Este tem sido realmente um “annus horribilis”, trezentos e sessenta e seis dias dolorosos, muitas vezes assustadores. Lembro que as primeiras notícias da pandemia, na altura ainda com o estatuto de pré-epidemia, nos apanharam de surpresa no mês de Fevereiro mas logo as coisas se precipitaram.

Por aqui a última semana foi igualmente “horribilis”. Com a pandemia a mostrar algum abrandamento mas não tenho chegado a época das grandes gripes sazonais, o descanso ainda é uma miragem distante. O número de óbitos continua muito elevado e há dois dias morreu um conhecido meu por culpa da doença.

Quando as tragédias acontecem por perto, torna-se tudo muito mais presente e mais assombrador.

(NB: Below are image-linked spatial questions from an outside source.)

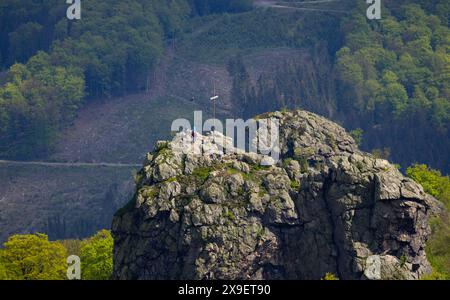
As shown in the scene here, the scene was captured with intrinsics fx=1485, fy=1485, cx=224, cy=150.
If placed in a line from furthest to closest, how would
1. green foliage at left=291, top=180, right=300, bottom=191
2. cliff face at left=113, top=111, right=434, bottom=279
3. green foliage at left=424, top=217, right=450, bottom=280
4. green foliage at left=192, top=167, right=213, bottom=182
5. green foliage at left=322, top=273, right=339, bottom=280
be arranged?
green foliage at left=424, top=217, right=450, bottom=280 < green foliage at left=291, top=180, right=300, bottom=191 < green foliage at left=192, top=167, right=213, bottom=182 < cliff face at left=113, top=111, right=434, bottom=279 < green foliage at left=322, top=273, right=339, bottom=280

Faleceu no dia do seu aniversário, uma ironia do destino, ironia que quando acontece acaba por abalar mesmo os menos emotivos.

Há noventa anos acontecia uma “coincidência” assim: morria a grande Florbela Espanca aos trinta e seis anos de idade, a 8 de Dezembro. Neste caso, foi ela a escolher a data e o momento, não resistindo aos seus sentimentos de profunda solidão e infelicidade. Há poucos dias o País comoveu-se com o desaparecimento prematuro e injusto de uma jovem promissora.

A comunicação social “ampliou” a tragédia, até num claro desrespeito pela dor da família e amigos, enquanto relativizou ou ignorou outras tragédias igualmente chocantes.

“Esqueceu”, por exemplo a horrível morte de um menino de treze anos, às mãos do exército israelita. Apenas porque estava com os seus, tentando impedir, sem armas de fogo, a ocupação ilegítima do seu território pátrio. Não souberam?! Completamente impossível! Onde estava o prestimoso senhor Cymerman? Distraído?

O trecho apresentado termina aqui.